The caravan park was large, and busy, Cobar being at a cross roads of both east-west and north-south routes. There was a big grassed area right up the back, behind the unpowered camp sites, where we were able to throw a ball for dog and give her some running exercise.
Unfortunately, there was also a stray young goat wandering about the park, that seemed to think it was a dog, or would like a canine new best friend to follow around. Couey didn’t agree, so we had to take evasive action whenever goat appeared in the distance. Fortunately, it didn’t seem to wander down the front of the park, where our site was.
Upon waking, we decided to have another lazy day here, since it was such a pleasant place.
Went up to the office to pay for another night, then showed manager lady the forum location and Badger’s site.
I read for a while, then tried to download some more e-books to my reader. Couldn’t quite remember how I did that, the first time, at home. Did not manage it well, this time. I did get some transferred to the reader, but not all that I tried for.
It was too nice a day to spend for long in Bus, playing with technology.
Warrawong on Darling. Camp kitchen just visible behind car.
We walked Couey around the lagoon. She’d had such a great time here. She had some good wallows in the shallows, then actually ventured into deeper water, after thrown sticks. She almost – but not quite – got to swimming depth. This was followed by much rolling in the dust – and, much later, by a big brushing session, before she was allowed in Bus again.
I inspected the Terios front bumper closely. It was more stone pocked than I’d realized, on Sunday. I thought there were a couple of small marks on the windscreen too. It really would have been much better to drive the two vehicles separately.

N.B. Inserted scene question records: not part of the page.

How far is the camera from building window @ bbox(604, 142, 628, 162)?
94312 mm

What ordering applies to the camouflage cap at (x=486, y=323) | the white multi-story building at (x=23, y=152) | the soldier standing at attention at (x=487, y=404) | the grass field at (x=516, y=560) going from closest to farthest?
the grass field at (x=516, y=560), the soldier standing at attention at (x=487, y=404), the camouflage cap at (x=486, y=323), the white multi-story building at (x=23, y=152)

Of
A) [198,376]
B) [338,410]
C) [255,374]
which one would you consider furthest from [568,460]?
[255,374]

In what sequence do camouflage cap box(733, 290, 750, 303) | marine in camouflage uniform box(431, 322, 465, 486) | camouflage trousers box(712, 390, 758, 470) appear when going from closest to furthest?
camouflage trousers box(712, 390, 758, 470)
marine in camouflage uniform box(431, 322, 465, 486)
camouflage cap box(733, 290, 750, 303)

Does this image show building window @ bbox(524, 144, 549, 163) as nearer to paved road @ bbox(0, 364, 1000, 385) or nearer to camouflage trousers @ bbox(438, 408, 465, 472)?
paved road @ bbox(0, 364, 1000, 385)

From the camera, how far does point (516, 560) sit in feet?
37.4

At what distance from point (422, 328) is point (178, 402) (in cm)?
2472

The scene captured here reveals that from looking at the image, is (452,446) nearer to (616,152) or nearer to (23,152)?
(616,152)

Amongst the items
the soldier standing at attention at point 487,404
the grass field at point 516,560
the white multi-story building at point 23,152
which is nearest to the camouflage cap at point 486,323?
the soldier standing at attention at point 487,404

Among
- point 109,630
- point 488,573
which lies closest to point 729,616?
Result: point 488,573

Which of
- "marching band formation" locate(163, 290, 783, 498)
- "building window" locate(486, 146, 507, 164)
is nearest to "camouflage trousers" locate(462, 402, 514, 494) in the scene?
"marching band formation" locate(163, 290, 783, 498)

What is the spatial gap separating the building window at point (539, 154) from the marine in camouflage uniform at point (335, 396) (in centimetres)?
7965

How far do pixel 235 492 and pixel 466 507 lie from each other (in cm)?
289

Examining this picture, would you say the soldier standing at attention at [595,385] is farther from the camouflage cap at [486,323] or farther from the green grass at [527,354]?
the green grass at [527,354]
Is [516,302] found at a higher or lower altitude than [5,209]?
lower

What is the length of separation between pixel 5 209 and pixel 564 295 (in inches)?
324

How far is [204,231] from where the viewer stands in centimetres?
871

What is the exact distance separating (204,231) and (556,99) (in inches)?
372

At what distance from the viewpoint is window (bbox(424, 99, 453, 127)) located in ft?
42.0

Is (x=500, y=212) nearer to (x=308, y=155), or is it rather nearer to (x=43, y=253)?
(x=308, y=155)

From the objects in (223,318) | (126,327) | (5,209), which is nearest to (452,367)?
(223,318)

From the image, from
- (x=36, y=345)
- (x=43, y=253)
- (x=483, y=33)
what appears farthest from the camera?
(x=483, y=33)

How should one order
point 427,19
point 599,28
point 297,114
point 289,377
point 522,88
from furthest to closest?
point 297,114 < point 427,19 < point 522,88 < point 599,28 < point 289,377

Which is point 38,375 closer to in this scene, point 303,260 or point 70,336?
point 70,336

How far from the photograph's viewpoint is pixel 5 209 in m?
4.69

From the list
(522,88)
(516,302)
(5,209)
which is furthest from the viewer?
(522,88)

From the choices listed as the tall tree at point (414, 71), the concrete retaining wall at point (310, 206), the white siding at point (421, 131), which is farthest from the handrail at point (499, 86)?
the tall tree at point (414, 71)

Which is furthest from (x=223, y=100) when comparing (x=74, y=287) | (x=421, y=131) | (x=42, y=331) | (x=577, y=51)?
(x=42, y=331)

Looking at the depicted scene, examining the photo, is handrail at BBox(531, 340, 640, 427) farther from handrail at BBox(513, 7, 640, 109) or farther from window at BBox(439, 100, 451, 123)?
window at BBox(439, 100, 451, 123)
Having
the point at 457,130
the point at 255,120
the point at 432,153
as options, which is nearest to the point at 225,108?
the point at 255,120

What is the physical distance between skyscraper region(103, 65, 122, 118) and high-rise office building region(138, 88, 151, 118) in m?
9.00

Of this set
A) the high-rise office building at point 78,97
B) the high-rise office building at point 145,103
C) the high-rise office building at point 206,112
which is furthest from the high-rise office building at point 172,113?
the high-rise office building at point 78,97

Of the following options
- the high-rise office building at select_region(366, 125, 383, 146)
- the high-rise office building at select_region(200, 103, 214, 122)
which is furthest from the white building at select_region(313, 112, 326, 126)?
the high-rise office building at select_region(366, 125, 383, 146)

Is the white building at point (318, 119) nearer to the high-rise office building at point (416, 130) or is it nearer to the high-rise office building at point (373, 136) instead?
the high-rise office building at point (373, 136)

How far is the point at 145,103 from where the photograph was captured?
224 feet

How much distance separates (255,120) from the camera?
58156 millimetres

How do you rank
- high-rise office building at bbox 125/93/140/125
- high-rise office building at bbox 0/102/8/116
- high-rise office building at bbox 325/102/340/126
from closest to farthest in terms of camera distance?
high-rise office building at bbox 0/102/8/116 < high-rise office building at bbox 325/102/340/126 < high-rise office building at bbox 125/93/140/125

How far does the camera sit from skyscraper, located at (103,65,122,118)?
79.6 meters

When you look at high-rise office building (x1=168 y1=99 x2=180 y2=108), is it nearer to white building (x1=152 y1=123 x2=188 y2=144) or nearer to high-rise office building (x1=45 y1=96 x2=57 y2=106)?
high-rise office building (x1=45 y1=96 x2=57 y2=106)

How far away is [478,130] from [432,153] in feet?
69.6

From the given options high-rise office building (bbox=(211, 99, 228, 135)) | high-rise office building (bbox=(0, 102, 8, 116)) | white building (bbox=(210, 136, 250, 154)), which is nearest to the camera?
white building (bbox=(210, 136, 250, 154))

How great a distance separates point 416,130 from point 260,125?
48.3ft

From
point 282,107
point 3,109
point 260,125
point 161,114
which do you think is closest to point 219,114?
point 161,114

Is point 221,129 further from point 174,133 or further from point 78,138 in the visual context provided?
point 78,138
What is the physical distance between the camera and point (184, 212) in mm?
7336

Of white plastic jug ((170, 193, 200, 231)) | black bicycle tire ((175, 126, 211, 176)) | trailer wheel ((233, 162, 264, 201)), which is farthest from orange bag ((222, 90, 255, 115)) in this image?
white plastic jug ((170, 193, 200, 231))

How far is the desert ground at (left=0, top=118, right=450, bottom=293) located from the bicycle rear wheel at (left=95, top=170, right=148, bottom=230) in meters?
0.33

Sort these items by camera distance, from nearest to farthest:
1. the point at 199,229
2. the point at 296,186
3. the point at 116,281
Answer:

I showered and washed my hair. The bathrooms here are so great – I doubted we’d be using any others as good for some time.
In the late afternoon, John lit the fire in the communal pit and we sat round it talking with other campers. One couple came from Clunes and were neighbours to an artist who was a good friend of my brother. The old small world thing again…..
Options for tonight’s tea were a bit limited by lack of fresh produce, but we enjoyed macaroni cheese with tuna. Yummy.
Daughter texted to say she’d forwarded mail today, to Charleville.
Watched the ABC’s Kitchen Cabinet again. Not as good as last week’s episode, because the two politicians featured were not really very inspiring or interesting ones.
Decided to stay another day, because it was so peaceful and relaxing here.
I took the opportunity to do a load of washing in the brand new laundry.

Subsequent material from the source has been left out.